Elle était à peine à deux toises du bord, et les rameurs la faisaient déjà virer, quand Roland Græme, arrivant, s’élança du rivage et parvint dans la barque renversant Seyton, sur lequel il tomba. Le jeune homme jura, mais se retint, et, arrêtant Græme qui allait vers la poupe, dit : « Votre place n’est point avec de nobles dames, restez à la proue. Maintenant, partez, partez, ramez, pour Dieu et pour la reine ! »
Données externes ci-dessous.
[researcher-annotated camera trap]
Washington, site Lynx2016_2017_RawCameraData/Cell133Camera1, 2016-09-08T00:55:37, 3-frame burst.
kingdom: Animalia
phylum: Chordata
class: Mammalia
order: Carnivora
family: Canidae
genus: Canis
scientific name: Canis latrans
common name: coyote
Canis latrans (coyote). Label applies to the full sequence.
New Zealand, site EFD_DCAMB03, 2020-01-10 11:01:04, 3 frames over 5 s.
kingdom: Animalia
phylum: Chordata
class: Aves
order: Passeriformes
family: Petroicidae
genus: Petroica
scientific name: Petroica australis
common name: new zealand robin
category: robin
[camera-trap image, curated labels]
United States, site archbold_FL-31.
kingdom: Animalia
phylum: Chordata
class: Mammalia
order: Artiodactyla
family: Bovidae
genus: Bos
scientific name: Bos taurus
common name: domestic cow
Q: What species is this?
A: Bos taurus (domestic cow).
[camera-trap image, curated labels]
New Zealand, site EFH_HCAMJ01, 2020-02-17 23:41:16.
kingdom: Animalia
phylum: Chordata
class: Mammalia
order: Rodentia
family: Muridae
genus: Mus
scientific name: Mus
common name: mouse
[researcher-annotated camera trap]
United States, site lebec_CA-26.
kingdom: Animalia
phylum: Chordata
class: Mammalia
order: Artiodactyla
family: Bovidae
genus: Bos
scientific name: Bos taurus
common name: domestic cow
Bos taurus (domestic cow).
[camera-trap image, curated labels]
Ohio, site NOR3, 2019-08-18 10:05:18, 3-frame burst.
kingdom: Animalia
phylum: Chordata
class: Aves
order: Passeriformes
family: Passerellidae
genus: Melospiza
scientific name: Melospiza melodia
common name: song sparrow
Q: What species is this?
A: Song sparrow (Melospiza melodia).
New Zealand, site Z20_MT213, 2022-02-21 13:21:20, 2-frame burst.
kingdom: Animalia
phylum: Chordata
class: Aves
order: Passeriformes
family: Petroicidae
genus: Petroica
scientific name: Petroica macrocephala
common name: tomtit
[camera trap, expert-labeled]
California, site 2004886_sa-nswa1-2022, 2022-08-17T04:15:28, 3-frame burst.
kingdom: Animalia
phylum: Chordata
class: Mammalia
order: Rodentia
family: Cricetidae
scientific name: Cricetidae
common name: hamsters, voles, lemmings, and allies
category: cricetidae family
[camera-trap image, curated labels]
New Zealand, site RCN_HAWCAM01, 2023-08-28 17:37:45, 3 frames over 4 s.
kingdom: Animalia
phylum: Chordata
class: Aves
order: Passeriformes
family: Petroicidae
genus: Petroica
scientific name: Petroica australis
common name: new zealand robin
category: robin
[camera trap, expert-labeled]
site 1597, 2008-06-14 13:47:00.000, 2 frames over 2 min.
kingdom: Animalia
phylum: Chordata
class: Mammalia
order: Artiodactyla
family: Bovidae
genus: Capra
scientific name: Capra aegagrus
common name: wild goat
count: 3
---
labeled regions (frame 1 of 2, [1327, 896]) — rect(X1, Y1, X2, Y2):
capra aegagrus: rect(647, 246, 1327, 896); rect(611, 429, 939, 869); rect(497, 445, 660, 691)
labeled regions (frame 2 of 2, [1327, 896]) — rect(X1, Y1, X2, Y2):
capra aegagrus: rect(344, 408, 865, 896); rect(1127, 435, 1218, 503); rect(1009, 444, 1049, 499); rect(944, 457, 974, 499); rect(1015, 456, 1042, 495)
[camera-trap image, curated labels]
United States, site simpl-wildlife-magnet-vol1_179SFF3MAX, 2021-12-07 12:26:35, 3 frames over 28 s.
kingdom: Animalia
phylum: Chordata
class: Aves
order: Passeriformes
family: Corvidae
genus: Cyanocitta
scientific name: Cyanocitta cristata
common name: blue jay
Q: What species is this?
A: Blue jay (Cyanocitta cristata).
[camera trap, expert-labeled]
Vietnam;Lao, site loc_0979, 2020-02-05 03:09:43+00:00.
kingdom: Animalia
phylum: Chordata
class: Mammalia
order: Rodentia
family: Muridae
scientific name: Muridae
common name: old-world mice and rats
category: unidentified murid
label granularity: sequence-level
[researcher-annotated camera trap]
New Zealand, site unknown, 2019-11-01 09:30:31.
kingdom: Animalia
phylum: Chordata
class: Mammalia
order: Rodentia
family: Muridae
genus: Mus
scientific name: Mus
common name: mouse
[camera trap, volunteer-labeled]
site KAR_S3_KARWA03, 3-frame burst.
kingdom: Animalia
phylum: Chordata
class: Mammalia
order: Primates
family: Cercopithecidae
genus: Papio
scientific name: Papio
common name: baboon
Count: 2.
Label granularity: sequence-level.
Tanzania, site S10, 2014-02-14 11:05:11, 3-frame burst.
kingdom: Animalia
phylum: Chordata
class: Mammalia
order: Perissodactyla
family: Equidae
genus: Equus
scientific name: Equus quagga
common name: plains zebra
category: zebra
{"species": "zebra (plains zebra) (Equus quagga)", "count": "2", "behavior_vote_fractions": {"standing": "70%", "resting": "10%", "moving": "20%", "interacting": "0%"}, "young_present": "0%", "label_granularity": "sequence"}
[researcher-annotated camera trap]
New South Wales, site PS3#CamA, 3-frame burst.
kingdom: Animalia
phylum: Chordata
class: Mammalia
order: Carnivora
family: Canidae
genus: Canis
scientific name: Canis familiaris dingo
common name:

Les rameurs obéirent, et commencèrent à ramer vigoureusement.

« Pourquoi n’avez-vous pas enveloppé les rames ? dit Roland Græme ; les coups réveilleront la sentinelle ; ramez ; camarades, et mettez-vous hors de la portée de la balle ; car si le vieil Hildebrand, le gardien, n’a pas soupé avec un potage de pavois, ce bruit devra l’éveiller.

— Ton retard est cause de tout ceci, dit Seyton ; mais dans peu c’est à moi que tu en rendras compte ainsi que d’autres choses. »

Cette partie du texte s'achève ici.